Wednesday, 11 December 2013

God Doesn’t Need To Be My Number One Priority



We live in an era when the word priority is vital and having our priorities linearly listed is apparently virtuous. It seems that December, like no other month challenges that noble standard.

So we end up at the company Christmas party where we avoid discussing shop but have nothing else in common to talk about and in the meantime we are getting further behind on Christmas shopping and then we attend the school concert where our daughter is cast in the role of a sheep or our hyperactive grandson plays the part of a tree when we need to be at home baking and all the while we are free-falling down the list of priorities and watching as they flash by us. (This is not a breathless run-on sentence, it’s just my life.)

So what do we do with the priority list? You know, the one that has God first, spouse second, family third, church fourth, work fifth, social life sixth etc. It sounds good in theory but it doesn’t function in the real world. If God is a higher priority than my spouse, how would that be demonstrated? If my spouse is a higher priority than my job how does that play out when I tell my boss I am going to be late for work or not coming to work at all because my spouse is a priority? How does a husband explain to his wife that she is a priority while he spends his evening running a shuttle service for his kids? How does a new mother explain to her three-month-old twins that their daddy is a priority and they will therefore not be getting attention right now?
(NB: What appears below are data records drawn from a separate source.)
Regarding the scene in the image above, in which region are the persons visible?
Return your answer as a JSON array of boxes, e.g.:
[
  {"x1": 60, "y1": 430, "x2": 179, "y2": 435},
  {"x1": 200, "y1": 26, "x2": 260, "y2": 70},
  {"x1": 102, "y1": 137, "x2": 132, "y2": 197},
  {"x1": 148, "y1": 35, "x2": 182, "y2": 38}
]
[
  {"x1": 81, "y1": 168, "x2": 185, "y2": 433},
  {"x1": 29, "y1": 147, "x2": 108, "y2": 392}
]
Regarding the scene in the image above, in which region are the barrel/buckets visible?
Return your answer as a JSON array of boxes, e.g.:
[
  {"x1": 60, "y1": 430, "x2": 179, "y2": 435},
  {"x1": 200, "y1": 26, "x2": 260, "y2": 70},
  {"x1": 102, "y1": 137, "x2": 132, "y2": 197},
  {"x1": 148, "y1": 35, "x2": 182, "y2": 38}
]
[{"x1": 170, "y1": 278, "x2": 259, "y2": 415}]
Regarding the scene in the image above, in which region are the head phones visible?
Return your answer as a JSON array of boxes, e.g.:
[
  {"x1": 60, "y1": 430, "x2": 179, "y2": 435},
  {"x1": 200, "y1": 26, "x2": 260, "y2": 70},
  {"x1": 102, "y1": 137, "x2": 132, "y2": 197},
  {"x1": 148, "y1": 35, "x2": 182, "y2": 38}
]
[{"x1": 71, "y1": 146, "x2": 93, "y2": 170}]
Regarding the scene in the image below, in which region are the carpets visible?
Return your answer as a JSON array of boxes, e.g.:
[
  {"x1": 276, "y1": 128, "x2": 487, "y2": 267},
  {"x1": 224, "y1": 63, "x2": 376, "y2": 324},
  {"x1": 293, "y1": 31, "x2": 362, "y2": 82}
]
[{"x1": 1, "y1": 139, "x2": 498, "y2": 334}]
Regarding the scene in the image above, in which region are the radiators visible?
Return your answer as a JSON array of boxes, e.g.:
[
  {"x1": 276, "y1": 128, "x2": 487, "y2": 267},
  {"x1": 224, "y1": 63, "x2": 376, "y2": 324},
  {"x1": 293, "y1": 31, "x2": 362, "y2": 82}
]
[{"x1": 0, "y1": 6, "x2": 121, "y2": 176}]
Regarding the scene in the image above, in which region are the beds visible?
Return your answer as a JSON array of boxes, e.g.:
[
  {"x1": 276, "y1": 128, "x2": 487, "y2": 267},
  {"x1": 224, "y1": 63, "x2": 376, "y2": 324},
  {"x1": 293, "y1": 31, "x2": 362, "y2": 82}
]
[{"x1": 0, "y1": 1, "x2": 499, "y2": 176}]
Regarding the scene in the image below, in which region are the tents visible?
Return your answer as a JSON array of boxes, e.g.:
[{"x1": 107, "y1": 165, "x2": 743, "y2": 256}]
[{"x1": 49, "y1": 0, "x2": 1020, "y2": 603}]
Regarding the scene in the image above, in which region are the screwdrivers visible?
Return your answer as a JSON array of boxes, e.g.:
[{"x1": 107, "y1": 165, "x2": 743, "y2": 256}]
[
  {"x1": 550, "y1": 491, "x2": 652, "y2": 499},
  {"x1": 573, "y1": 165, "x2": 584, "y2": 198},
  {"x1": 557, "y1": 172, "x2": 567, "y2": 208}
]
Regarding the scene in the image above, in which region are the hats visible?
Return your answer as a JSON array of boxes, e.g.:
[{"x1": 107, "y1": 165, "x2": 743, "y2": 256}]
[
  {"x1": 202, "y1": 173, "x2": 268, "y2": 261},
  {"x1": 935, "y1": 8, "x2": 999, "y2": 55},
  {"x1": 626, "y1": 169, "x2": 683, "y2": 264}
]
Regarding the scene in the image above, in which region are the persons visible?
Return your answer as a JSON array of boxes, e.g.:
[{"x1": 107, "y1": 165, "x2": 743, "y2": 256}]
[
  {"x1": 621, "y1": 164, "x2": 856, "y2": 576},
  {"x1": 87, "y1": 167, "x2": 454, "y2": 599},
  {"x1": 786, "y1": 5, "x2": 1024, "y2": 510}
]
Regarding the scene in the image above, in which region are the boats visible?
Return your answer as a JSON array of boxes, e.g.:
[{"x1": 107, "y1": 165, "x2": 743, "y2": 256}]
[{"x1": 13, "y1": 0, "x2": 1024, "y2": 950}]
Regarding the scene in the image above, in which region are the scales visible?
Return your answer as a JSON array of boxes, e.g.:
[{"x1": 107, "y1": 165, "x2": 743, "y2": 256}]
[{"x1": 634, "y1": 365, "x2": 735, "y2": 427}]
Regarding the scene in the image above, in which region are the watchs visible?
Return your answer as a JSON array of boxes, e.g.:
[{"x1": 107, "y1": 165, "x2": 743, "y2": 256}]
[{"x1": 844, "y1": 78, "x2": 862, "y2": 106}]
Let me suggest that I start by taking God off the top of my priority list and place Him instead as the hub or at the centre of the spoked wheel of my life. Then my relationship with God determines how I relate to all the other relationships in my life. A healthy relationship with my spouse includes spending time with my children. A healthy relationship with my children should include a component of church life. If my wife is an accountant, both of us will realize that tax time is particularly busy.  She will then not be pressured to change her work priority just to please me. Instead part of her commitment to me will be demonstrated by not caving into my inappropriate demands on her time at the busiest time of the year. This will prompt me to be the husband God intends me to be.

God never calls me to be committed to one relationship at the expense of another. And because of that I am capable of being all the person He wants me to be – even in December.